Stellantis employees at the battery production site in Douvrin, Pas-de-Calais on May 10, 2023 (AFP / FRANCOIS LO PRESTI)
After 20 years building Peugeot engines, Sylvain Desquiens, 45, is learning to cut aluminum sheets with a laser to manufacture car batteries: a retraining for a sector he believes is “full of the future”, which will allow create thousands of jobs.
“We are a bit of the pioneers”, laughs this installation driver, who is one of the first recruits of ACC, a French battery manufacturer, whose factory inaugurated on May 30 in Pas-de-Calais will be the first to produce batteries in France.
His colleague Grégory Lecocq, 48, a former rotary operator who will be responsible for pressing aluminum sheets coated with a paste of rare metals, agrees: “It’s still more the future than paper and printing. “.
Attract, train and recruit: in the race to produce electric car batteries in Europe, one of the challenges for future factories setting up in France is to quickly recruit thousands of employees.

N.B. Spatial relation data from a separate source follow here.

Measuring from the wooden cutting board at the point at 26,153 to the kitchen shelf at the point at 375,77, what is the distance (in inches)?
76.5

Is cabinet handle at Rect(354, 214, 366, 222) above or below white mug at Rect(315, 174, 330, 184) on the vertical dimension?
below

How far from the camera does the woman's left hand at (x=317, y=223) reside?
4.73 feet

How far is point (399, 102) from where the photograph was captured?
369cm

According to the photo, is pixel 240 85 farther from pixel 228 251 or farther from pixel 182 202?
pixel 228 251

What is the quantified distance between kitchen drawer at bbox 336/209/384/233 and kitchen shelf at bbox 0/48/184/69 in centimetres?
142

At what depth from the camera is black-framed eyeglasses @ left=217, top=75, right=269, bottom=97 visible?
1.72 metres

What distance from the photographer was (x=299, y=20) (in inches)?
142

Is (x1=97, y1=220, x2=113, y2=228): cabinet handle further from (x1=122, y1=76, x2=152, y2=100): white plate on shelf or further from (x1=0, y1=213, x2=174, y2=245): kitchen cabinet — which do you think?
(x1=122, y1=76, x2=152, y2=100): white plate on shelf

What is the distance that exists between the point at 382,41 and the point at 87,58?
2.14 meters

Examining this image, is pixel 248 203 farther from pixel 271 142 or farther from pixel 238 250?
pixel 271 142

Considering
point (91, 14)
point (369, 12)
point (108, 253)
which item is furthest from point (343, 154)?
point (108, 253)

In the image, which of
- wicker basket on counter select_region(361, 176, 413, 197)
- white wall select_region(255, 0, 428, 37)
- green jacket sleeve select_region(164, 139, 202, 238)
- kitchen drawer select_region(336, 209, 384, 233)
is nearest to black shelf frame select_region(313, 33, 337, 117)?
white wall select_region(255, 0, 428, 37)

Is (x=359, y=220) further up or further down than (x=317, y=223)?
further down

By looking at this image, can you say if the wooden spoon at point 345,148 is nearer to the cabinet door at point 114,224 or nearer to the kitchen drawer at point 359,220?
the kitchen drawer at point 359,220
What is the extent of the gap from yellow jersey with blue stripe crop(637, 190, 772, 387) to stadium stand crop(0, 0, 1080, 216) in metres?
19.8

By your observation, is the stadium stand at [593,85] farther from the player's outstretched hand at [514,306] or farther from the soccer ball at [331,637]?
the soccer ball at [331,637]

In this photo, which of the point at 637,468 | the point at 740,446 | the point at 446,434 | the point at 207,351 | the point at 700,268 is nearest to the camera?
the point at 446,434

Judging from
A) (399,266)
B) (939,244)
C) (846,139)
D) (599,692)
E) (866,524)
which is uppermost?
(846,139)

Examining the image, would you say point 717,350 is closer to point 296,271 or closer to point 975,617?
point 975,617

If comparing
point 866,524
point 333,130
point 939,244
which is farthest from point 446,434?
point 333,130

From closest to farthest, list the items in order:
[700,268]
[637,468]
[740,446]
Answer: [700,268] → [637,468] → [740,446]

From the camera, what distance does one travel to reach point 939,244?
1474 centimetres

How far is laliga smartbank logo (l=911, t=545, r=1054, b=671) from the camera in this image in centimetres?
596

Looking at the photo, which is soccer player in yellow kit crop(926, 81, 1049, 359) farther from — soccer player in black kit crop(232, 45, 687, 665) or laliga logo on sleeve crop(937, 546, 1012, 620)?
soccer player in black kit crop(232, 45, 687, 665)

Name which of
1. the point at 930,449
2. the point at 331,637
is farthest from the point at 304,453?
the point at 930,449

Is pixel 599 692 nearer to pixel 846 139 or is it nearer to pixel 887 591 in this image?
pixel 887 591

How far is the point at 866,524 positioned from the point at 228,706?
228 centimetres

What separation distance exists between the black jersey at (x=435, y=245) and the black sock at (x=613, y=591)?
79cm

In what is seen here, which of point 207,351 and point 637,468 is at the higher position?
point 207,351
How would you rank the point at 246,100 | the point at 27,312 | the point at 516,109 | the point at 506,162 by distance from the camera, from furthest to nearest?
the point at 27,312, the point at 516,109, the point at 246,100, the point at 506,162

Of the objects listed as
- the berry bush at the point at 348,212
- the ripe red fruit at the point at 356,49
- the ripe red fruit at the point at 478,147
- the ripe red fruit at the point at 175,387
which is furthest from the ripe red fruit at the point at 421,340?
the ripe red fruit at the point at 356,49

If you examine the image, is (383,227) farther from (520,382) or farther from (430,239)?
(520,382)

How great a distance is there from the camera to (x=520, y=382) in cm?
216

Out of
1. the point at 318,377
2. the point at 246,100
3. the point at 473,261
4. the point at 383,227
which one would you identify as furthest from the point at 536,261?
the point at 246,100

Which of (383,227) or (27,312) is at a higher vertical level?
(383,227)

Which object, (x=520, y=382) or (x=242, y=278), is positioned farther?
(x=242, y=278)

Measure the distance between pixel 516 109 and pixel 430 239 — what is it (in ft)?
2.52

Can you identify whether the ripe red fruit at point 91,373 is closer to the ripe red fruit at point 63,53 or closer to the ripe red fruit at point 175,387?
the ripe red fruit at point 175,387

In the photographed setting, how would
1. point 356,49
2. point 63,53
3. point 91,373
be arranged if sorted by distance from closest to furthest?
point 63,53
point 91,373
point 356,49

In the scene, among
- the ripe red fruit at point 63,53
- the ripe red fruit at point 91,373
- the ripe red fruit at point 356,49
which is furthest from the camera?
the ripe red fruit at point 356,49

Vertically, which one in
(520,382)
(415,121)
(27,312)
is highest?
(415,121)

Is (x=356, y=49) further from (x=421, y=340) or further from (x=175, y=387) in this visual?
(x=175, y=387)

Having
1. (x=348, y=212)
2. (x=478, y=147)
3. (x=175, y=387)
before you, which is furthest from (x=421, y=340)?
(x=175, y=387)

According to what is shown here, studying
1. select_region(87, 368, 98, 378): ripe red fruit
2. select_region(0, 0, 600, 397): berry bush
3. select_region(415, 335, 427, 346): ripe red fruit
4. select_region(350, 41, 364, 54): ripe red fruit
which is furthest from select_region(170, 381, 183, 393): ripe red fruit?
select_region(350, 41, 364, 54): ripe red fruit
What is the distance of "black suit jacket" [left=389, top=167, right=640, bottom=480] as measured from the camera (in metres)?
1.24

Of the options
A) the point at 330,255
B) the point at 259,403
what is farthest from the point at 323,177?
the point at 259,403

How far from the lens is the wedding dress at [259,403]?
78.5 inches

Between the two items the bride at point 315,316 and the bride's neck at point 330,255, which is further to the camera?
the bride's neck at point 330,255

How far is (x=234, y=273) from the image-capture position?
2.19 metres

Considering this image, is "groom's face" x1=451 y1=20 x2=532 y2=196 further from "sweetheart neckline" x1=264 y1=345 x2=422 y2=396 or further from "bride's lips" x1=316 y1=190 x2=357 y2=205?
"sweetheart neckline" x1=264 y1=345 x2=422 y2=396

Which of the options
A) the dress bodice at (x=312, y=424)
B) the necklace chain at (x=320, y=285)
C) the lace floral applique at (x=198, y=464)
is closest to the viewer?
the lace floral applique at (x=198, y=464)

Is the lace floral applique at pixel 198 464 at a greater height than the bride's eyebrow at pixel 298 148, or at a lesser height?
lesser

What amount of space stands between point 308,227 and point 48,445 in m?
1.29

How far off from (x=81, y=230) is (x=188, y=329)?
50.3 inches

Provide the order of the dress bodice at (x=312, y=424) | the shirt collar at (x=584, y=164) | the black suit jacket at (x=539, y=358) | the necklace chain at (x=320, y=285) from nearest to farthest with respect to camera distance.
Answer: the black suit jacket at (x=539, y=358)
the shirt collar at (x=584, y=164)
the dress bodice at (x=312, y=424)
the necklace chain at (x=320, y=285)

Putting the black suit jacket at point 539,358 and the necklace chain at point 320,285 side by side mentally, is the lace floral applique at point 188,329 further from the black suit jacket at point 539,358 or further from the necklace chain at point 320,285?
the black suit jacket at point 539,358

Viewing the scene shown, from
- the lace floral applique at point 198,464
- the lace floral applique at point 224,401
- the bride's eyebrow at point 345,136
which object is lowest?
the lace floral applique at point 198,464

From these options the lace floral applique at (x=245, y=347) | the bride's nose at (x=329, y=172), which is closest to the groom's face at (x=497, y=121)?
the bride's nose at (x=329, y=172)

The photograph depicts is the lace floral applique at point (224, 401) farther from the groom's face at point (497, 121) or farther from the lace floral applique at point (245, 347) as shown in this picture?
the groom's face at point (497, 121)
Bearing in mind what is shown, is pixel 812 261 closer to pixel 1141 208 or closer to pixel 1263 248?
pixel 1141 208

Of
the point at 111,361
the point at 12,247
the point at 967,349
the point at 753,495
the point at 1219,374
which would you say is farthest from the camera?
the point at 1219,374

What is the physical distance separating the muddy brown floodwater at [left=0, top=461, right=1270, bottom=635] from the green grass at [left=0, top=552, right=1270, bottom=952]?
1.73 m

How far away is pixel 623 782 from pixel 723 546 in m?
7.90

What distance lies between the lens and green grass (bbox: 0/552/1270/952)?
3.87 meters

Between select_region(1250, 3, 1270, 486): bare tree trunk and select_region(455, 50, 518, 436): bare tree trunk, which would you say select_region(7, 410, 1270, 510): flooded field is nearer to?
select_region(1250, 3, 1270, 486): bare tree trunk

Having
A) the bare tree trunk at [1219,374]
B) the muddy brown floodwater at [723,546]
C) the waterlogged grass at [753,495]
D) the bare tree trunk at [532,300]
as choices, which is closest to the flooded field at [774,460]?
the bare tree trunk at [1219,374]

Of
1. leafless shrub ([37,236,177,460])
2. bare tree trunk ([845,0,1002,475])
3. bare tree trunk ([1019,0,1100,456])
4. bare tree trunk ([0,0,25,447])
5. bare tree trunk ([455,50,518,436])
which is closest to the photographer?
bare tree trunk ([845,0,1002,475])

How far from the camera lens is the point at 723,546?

“Having the factories is good. Having the staff is better”, recently launched Xavier Bertrand, president of the Hauts-de-France region, where this Battery Valley is taking shape.
– “Big scrap” –
The four future gigafactories of the country, the French ACC (a joint venture of Stellantis, TotalEnergies and Mercedes-Benz), the Sino-Japanese Envision, the Grenoble start-up Verkor, and the Taiwanese ProLogium, are located between Dunkirk and the mining basin, in an area already rich in automotive infrastructure.
More than 20,000 jobs by 2030 should be created thanks to these factories, according to the Automotive Platform (PFA), a professional body for the automotive industry in France.
Information meetings, job dating sessions and on-site training are already going well: ACC launches its production in July, the others will follow from 2024.
A mobile technical platform was installed at the beginning of May at the Stellantis factory in Douvrin (Pas-de-Calais) to introduce employees to work in a clean room and facilitate their transfer to battery manufacturers by the upcoming closure of the automotive site. .
Sylvain Desquiens left Stellantis Douvrin in November 2021 to join ACC’s “gigafactory”, in Billy-Berclau, a few hundred meters away.
Despite this proximity, a world separates its former factory of heat engines, banned in the EU from 2035, and the immaculate rooms of ACC, with workers in laboratory clothes.
“Here, we are clean almost all the time, and the parts are light, it’s a big change. Opposite, it was big scrap with a lot of oil”, explains Mr. Desquiens.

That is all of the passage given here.